*Tarefa 1*:
Indique todas as linhas abaixo que contêm a palavra "millimetres", copiando cada uma delas por inteiro.
───── Trecho selecionado
Por conta disto, no meu caso, entendo que compor um texto seja um árduo exercício de paciência e desprendimento, pois há uma chance considerável de pouquíssimas pessoas entenderem em essência o que o autor do texto propõe. Escrever é lançar sorte, é se expor, é se permitir ser usado, é se fazer vulnerável, é abrir mão do controle, em suma, é assumir o terrível risco de jamais ser compreendido. E é justamente aí que reside a beleza de tal prática. Pois uma vez consciente das implicações, decidir fazê-lo também pode ser encarado como um ato gracioso. É um furtar-se de si memso em prol do mais cuidadoso ou vil intérprete. É deixar-se levar na vida de alguém, a favor de alguém.

Para quem lê, sempre algo se ganha. Para quem escreve, dramaticamente algo se perde.

Levando em conta as duas posições —de quem escreve e de quem lê— ao falar a respeito do conto “A terceira Margem do Rio” me vejo obrigado a transitar entre as duas, ou seja, permitir que as águas que compõem o rio da vida representem a fluidez necessária ao momento. Talvez, por força das contingências, diante dos vários atores propostos por Guimarães Rosa, nutro grande estima pelo que não fala: o rio. Gosto dele porque está sempre lá, profundo, largo, misterioso, mas em constante mudança, pois as águas nunca são as mesmas. E mesmo que submisso ao deslizar do Pai, é impossível que se furte a agir sobre Ele, pois o Pai, silente e aparentemente louco, já se tornara parte dele.

Sim, existe o rio. Sim, ele possui margens. Entretanto, as margens visíveis não limitam o rio, mas o integram, são partes indissolúveis dele, ou seja, não existe rio sem margens. Como bem observado pelo professor Afonso Cardoso no texto anterior, “não são as margens que limitam o rio. É o rio que determina as margens”. Todavia, mesmo diante da patente constatação, resta entender que entre o Pai e as águas reside uma ininterrupta dinâmica de transformação. Quando, de maneira pendular, o Pai se aproxima ou se afasta das margens, ao observador externo revela posição definida, mas importa saber que deslocada das aparentes polaridades, existe uma terceira margem, resultante da relação do Pai com o rio.

Entre as inevitáveis margens do ler (receber) e escrever (doar), existem milhares de pontos de intercessão móveis, caóticos, descolados do pragmatismo racional de quem só enxerga duas margens e fruto de uma relação que aqui ouso chamar de “terceira margem do rio”. Aqui, a terceira margem pode até ser entendida como um objeto observável, mas só pode ser discernida na intimidade do Pai com o rio.

Sobre a minha vida? Há muito o que refletir, talvez nem tanto a dizer.
──────────
*Tarefa 2*:
Copie, do trecho acima sobre o conto "A terceira margem do rio", a parte que começa com as palavras "Por conta disto, no" e termina com "algo se perde.".
───── Linhas listadas
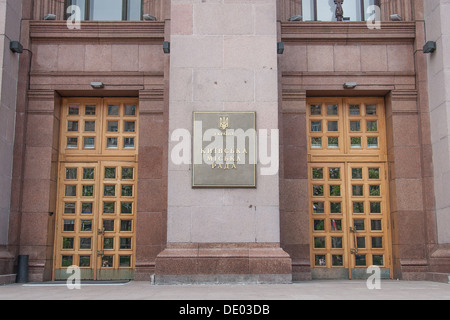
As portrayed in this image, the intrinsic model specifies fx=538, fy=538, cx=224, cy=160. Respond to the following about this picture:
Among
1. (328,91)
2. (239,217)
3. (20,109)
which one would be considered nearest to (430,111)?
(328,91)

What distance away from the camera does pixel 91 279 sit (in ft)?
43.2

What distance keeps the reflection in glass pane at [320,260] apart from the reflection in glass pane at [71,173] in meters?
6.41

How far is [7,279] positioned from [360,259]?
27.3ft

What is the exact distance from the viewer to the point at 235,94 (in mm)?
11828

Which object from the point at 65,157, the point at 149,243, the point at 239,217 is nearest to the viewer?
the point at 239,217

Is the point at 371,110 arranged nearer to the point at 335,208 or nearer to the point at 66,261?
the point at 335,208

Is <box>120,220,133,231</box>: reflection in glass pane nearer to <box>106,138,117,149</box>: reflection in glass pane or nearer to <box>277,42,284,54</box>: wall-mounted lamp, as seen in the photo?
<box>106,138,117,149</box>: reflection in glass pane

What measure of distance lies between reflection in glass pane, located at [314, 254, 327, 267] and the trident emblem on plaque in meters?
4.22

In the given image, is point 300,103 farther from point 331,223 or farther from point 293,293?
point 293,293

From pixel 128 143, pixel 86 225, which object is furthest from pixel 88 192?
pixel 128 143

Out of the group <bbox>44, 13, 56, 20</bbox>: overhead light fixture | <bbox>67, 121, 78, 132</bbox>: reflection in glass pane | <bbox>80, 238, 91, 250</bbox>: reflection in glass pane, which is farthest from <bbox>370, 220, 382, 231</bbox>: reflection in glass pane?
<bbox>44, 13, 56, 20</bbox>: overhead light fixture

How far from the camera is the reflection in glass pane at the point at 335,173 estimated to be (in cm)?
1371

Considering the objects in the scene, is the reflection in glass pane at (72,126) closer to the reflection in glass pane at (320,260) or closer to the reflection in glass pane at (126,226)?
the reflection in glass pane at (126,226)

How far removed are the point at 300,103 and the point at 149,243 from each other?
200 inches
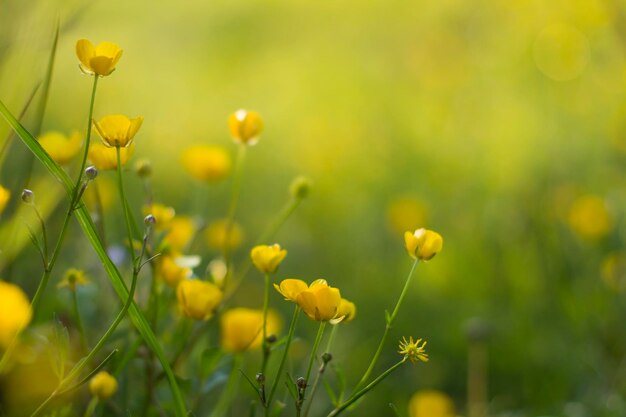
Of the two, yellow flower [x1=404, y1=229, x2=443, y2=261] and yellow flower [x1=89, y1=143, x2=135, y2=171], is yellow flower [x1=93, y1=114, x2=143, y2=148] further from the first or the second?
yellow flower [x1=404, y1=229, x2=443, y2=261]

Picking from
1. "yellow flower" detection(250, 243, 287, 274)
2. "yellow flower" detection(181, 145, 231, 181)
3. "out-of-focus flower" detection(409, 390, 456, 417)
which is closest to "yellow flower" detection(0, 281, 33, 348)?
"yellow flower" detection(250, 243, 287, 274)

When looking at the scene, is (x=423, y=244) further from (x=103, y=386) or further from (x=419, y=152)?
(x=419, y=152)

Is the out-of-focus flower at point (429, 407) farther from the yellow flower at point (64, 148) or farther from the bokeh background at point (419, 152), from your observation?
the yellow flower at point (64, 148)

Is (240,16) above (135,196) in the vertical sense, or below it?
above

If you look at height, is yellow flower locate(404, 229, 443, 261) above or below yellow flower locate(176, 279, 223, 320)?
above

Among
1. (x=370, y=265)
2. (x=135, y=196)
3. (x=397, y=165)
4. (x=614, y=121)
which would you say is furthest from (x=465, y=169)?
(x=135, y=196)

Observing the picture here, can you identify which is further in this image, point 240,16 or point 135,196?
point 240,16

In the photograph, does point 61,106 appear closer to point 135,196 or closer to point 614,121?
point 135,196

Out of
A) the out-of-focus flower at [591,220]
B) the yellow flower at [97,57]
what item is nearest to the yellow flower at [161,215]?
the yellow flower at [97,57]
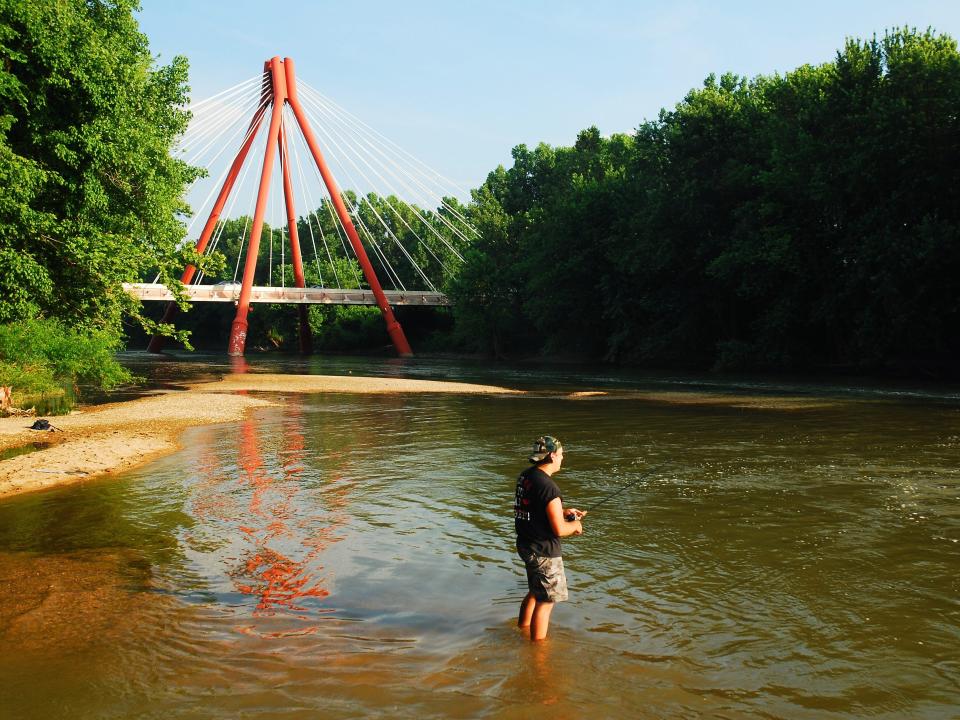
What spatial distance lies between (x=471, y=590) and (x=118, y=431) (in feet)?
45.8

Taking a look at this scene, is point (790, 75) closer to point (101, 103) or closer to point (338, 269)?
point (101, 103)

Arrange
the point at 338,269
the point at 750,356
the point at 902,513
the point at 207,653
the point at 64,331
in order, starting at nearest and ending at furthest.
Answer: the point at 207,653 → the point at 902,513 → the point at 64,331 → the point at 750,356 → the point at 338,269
──────────
───── Linhas listadas
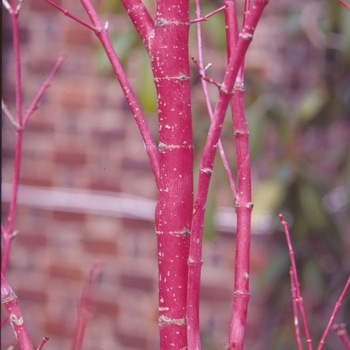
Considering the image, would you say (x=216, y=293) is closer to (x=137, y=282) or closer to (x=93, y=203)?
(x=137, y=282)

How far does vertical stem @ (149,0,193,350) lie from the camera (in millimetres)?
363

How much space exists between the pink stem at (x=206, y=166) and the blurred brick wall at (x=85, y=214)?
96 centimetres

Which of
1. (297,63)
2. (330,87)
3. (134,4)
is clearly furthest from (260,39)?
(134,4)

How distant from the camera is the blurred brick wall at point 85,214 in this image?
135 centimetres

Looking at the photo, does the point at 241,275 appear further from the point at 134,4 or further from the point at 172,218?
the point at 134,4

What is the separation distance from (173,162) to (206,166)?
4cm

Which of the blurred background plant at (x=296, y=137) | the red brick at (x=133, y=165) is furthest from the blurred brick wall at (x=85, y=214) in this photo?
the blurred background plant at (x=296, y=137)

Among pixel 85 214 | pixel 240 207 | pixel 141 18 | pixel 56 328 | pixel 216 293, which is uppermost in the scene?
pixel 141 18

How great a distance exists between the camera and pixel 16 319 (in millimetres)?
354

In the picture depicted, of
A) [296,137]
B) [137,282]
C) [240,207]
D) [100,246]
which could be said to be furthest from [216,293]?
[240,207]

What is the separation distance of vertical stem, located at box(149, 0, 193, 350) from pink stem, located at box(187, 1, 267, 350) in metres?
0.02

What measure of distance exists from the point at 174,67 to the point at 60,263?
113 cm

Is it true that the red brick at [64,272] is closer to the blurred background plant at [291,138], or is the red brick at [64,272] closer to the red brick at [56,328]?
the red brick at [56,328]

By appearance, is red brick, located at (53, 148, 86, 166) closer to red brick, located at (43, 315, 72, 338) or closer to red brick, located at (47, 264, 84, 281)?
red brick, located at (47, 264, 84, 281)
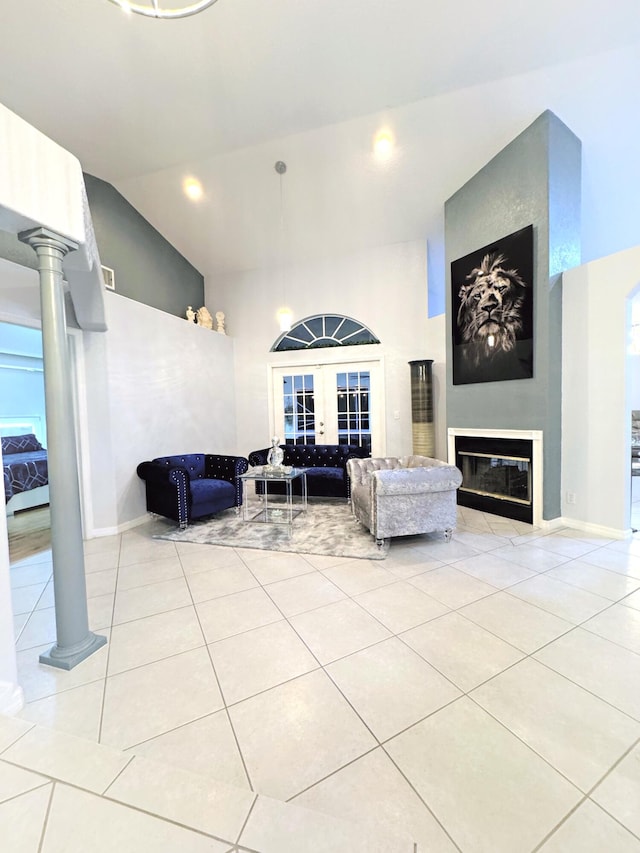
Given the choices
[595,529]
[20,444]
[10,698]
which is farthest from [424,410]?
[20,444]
──────────
*Resposta correta 1*:
How far does vertical stem @ (149,0,193,350) lie from the camera (in millimetres)?
How great a distance exists between the camera and pixel 16 319 (in millimetres)?

*Resposta correta 2*:
Por conta disto, no meu caso, entendo que compor um texto seja um árduo exercício de paciência e desprendimento, pois há uma chance considerável de pouquíssimas pessoas entenderem em essência o que o autor do texto propõe. Escrever é lançar sorte, é se expor, é se permitir ser usado, é se fazer vulnerável, é abrir mão do controle, em suma, é assumir o terrível risco de jamais ser compreendido. E é justamente aí que reside a beleza de tal prática. Pois uma vez consciente das implicações, decidir fazê-lo também pode ser encarado como um ato gracioso. É um furtar-se de si memso em prol do mais cuidadoso ou vil intérprete. É deixar-se levar na vida de alguém, a favor de alguém.

Para quem lê, sempre algo se ganha. Para quem escreve, dramaticamente algo se perde.